Bisher komm ich ganz gut zu Recht damit.


Grüße
Flo


----------



## family-biker (14. August 2013)

dieses rad gehört in die vitrine!


----------



## MTB-News.de




----------



## duro e (14. August 2013)

Stells wie family biker schon sagte in die vitrine!

es ist nicht mehr zeitgemäß. die technischen komponenten z.b wie freilauf und bremsen , das sind dort teile aus der steinzeit. ebenso die geometrie des rades , mittlerweile sind die komplett anders und es ist viel leichter damit zu trialen wie mit so einem alten rad.


----------



## erwinosius (14. August 2013)

Auch wenn ich jetzt die ganz alten Räder nicht mehr so gut kenne fasse ich mal kurz zusammen:

Die Geometrie hat sich komplett verändert.

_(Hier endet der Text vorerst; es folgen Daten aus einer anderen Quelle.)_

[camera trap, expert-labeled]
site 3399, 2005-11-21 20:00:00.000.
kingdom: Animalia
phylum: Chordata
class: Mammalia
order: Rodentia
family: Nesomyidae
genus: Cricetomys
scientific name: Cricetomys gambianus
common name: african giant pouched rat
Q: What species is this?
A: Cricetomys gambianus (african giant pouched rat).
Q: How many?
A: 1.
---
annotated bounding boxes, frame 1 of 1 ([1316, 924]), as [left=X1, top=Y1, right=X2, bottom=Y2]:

Die Rahmen sind niedriger und gerade bei 20" eigentlich meist ohne Sattel. Dies erhöht enorm die Bewegungsfreiheit auf dem Rad und reduziert das Gewicht. 
Ich gehe mal davon aus dass mittlerweile der Radstand allgemein Länger geworden und die Tretlagerhöhe höher.


Desweiteren sind die Komponenten seitdem leistungsfähiger und leichter geworden. Die Gabel zum Beispiel wiegt heute wahrscheinlich die Hälfte von deiner und ist mindestens genauso stabil.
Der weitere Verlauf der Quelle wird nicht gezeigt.